## DO THIS
Reproduce the data below word for word, leaving out the pictures.

[Labeled box records]
╭──

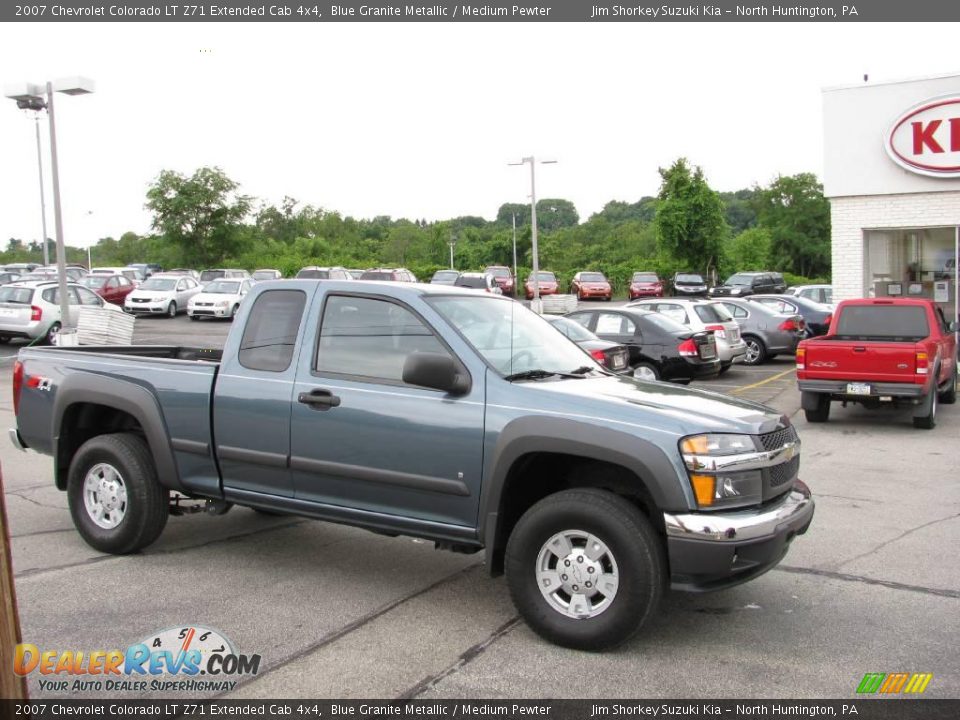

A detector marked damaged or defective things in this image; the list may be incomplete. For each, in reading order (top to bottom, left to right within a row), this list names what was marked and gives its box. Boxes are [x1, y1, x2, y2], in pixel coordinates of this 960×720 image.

pavement crack [776, 564, 956, 600]
pavement crack [832, 516, 960, 572]
pavement crack [220, 564, 484, 696]
pavement crack [398, 616, 520, 700]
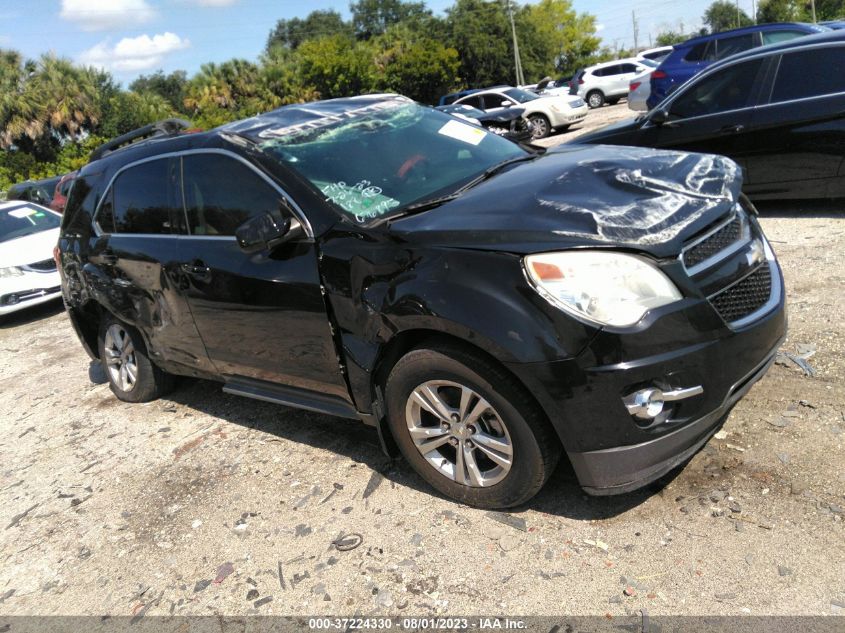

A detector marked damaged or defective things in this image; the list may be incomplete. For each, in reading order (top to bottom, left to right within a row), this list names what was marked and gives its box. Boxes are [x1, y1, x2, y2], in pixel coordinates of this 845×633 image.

dented hood [390, 144, 740, 258]
crumpled sheet metal [536, 147, 740, 246]
damaged black suv [57, 95, 784, 508]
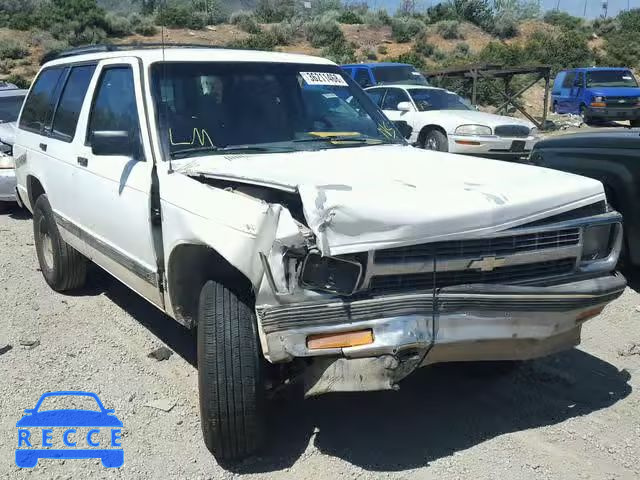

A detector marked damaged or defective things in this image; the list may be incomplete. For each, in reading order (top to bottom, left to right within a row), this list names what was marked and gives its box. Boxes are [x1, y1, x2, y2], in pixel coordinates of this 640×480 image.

╰──

## OUTPUT OF THE EXERCISE
A detector marked damaged or defective things in this image; the list may be incomplete. For each, in reading order (top to bottom, left to right within a row), this list names what was marked and gives its box. Boxes are [x1, y1, x2, y2], in pixel coordinates of this 960×720 image.

pavement crack [776, 564, 956, 600]
pavement crack [832, 516, 960, 572]
pavement crack [220, 564, 484, 696]
pavement crack [398, 616, 520, 700]

A detector marked damaged or defective things in this image; the list may be incomplete. For each, in reading order (top to bottom, left to right within a row), this list names what was marked and gives its box. Boxes are [x1, y1, x2, y2], in pixel coordinates of this 845×633 image.

dented hood [390, 144, 740, 258]
crumpled sheet metal [536, 147, 740, 246]
damaged black suv [57, 95, 784, 508]

A detector marked damaged or defective things in this image; the list may be incomplete. For each, in reading order (top to bottom, left to right within a row), this list names what was marked and gives its box. Boxes are [x1, y1, x2, y2], in pixel coordinates of this 640×480 image.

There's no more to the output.